Conversely, where a donation constitutes a gift from the deceased’s estate, the resulting tax credits may only be applied to the tax that would otherwise be payable by the estate. Such tax credits may not be used on the deceased’s final tax return or against income in any prior years.
The draft legislation proposes that, effective for gifts in respect of a death occurring on or after January 1, 2016, a gift by Will or by direct designation will no longer be deemed to have been made by the deceased immediately before death. Instead, the gift will be deemed to have been made by the estate at the time the property is transferred to the recipient charity.
Provided that the gift is made within 36 months of death, the new rules would then provide flexibility by affording estate trustees the discretion to allocate the tax credits resulting from a gift by Will or direct designation against any of the following:
(a) the taxation year of the estate in the year the gift was made;
(b) any earlier taxation year of the estate; or
(c) the last two taxation years of the individual prior to death.
There are several implications that appear to flow from these changes. The new rules will provide for increased flexibility in the allocation of tax credits and increased claim room. Estate trustees will be able to assess where the tax credits may be applied most beneficially (i.e. to reduce taxes owed against the taxpayer’s last two T1 returns or in the estate) and thereby optimize the allocation of such tax credits against the relevant income. This may result in increased tax savings for donors on death and for their estates.

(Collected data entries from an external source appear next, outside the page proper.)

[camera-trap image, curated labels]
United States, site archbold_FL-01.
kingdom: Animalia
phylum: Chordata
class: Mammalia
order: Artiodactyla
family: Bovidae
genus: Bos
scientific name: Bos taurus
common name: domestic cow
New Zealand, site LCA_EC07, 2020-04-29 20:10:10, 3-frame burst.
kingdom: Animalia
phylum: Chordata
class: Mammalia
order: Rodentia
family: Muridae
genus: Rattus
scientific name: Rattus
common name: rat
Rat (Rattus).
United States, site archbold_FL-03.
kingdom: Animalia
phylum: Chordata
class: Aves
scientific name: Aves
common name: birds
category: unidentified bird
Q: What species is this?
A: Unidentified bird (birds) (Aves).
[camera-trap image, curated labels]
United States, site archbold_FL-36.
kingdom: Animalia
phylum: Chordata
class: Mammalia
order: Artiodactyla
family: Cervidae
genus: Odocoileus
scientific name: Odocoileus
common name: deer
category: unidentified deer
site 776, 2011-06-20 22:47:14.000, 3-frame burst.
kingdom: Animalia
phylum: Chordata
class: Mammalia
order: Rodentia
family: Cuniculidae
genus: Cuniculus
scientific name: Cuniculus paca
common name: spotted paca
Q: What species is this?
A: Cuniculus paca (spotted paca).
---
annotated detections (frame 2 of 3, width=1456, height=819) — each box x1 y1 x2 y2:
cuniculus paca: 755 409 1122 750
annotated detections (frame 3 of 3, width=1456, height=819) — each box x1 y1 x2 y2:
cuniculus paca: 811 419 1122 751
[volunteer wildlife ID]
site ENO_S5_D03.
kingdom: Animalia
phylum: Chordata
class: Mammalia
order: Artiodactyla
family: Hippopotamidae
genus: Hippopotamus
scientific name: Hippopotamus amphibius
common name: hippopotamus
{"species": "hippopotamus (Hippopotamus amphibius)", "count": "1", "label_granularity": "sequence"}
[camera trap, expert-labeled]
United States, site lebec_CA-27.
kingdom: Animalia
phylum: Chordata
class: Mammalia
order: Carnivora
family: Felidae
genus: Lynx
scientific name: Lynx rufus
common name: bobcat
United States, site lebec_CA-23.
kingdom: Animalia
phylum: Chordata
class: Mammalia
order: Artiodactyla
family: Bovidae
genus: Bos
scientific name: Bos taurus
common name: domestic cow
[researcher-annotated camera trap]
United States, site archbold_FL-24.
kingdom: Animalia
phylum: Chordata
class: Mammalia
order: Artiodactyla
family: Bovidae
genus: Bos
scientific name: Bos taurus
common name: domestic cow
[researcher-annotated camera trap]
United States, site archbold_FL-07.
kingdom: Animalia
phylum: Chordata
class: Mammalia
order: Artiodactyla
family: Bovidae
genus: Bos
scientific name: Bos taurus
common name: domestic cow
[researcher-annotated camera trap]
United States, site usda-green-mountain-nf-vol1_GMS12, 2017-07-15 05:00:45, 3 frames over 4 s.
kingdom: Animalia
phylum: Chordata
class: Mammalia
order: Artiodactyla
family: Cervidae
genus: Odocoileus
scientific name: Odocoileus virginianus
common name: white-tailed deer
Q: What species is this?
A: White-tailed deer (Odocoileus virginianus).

The new rules will also affect the valuation of bequests. Unlike under the current rules, in which the gifted property is valued as of the time of death, the new rules will shift the valuation date to the date the property is actually received by the charity. While this may simplify the valuation process for the recipient charity, it may make it impossible for some gifts to be claimed on the initial filing of the deceased terminal return where the property has not yet been transferred as of the filing date (with its value therefore unknown). This may lead to the increased filing of adjustments after the gift is made rather than claiming credits in the initial filing.
We will keep our readers apprised as this draft legislation progresses.